“I am sorry to say this, but we are headed toward really bad days,” International Energy Agency chief economist Fatih Birol declared this week. “Lots of targets have been set but very little has been done. There is a lot of talk and no action.”
And we are very sorry to hear it. Here is the problem, according to this Time article Oil Prices: It Gets Worse:
The reason for the IEA’s alarm is its expectation that economic development will raise global energy demands by about 50% in a generation, from today’s 85 million barrels a day to about 116 million barrels a day in 2030.
Nearly half that increase in demand will come from just two countries — China and India, which are electrifying hundreds of cities and putting millions of new cars on their roads, most driven by people who once walked, or rode bicycles and buses. By 2030, those two countries will be responsible for two-thirds of the world’s carbon gas emissions, which are the primary human activity causing global warming.

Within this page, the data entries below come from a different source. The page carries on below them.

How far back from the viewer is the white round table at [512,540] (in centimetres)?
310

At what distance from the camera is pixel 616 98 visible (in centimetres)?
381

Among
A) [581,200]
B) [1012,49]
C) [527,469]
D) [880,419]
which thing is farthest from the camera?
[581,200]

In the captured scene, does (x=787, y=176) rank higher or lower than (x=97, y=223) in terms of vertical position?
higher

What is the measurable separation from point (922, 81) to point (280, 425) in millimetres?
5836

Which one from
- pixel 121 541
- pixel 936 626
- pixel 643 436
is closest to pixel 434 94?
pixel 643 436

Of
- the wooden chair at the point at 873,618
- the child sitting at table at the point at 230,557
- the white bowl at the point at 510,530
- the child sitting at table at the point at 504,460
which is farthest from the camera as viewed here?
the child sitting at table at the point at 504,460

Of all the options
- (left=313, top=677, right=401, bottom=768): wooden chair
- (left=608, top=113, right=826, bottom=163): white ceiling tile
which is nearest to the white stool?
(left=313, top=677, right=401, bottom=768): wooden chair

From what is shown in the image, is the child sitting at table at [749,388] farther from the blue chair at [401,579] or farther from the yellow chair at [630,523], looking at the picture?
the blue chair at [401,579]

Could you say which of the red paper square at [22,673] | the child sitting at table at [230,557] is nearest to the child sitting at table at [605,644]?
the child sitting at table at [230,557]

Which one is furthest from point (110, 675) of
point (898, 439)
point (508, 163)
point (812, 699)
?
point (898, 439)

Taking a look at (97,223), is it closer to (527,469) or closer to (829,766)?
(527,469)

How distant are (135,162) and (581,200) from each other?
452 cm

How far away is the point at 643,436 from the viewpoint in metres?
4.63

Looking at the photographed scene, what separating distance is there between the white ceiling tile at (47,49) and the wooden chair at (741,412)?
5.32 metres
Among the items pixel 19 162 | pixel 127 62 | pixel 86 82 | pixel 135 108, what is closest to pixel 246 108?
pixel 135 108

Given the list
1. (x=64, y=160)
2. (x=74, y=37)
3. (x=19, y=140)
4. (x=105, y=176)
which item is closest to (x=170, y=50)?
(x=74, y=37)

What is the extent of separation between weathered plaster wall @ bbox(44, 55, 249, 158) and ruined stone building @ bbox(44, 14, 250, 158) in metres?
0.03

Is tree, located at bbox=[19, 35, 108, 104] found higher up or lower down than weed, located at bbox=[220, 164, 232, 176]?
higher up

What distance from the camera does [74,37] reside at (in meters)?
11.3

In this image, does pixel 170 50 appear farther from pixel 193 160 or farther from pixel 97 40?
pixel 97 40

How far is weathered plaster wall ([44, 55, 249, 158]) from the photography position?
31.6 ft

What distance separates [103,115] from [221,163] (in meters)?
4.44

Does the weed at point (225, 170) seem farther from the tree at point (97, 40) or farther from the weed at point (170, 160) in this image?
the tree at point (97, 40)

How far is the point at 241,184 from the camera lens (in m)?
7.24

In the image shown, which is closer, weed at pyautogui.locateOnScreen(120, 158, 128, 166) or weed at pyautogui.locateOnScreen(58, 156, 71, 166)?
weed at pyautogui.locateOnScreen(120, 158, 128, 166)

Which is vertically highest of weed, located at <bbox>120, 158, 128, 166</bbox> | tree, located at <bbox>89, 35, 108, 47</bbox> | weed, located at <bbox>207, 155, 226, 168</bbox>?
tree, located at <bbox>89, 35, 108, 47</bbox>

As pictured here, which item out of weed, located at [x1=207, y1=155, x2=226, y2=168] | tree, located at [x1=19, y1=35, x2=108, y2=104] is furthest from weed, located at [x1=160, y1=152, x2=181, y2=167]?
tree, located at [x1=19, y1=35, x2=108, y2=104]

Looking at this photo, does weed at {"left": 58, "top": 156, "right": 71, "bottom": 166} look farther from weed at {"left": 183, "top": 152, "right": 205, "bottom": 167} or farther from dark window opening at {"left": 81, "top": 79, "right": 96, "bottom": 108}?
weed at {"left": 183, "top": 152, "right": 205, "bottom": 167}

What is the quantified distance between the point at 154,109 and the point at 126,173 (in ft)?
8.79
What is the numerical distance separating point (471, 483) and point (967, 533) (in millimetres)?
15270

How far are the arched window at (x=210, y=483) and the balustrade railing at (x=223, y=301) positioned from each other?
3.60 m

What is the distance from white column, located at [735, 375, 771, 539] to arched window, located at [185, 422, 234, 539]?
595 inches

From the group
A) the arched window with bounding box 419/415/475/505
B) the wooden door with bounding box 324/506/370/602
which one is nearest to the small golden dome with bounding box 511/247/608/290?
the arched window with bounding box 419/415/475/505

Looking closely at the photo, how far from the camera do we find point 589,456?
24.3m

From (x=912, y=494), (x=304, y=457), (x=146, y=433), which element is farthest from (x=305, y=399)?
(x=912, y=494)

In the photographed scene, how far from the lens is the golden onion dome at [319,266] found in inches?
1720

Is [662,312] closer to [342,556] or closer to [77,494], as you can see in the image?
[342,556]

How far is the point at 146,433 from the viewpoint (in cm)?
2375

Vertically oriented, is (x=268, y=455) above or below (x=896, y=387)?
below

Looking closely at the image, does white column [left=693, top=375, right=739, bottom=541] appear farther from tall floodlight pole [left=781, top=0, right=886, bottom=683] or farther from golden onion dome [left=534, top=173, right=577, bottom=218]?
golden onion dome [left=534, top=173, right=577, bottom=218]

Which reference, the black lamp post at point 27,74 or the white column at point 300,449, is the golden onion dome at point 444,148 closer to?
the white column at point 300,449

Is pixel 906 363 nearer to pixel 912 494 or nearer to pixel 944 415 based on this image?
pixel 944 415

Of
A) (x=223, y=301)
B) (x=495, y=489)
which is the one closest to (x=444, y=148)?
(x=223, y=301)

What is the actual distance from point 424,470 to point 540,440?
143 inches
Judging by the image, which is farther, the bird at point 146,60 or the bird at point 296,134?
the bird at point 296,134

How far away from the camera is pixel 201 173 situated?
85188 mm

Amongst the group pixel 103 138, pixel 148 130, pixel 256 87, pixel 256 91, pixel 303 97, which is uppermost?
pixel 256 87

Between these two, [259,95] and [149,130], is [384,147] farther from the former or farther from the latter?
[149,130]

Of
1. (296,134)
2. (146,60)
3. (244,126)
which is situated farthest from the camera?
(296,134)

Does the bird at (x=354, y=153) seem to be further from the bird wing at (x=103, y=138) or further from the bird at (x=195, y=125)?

The bad news is not only environmental. As the world scrambles to boost energy supplies over the next two decades, an ever-greater percentage of its supplies of oil and gas will come from a dwindling number of countries, largely arrayed around the Persian Gulf, as the massive North Sea and Gulf of Mexico deposits are finally exhausted. That will leave the industrialized countries far more dependent on the volatile Middle East in 2030 than they are today, and the likes of Saudi Arabia, Kuwait and Iran will dictate terms to companies like ExxonMobil and Chevron, which increasingly operate as contractors to state-run oil companies in many producer nations.
Forecasting prices, however, has become an increasingly inexact science for analysts, as prices in recent months have galloped ahead of their worst predictions. Says Oswald Clint, a London-based analyst for Sanford Bernstein: “A year ago, our predictions for November 2007 were about $50 to $62 dollars a barrel” — at least $35 short of Tuesday’s price.